:: GOAL OF THE EXERCISE ::
Output the full listing word for word.

* * * * * * *

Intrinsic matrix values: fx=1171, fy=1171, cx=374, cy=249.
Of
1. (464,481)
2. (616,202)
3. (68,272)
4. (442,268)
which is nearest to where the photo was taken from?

* * * * * * *

:: OUTPUT ::
Intrinsic matrix values: fx=1171, fy=1171, cx=374, cy=249.
Of
1. (464,481)
2. (616,202)
3. (68,272)
4. (442,268)
which is nearest to where the photo was taken from?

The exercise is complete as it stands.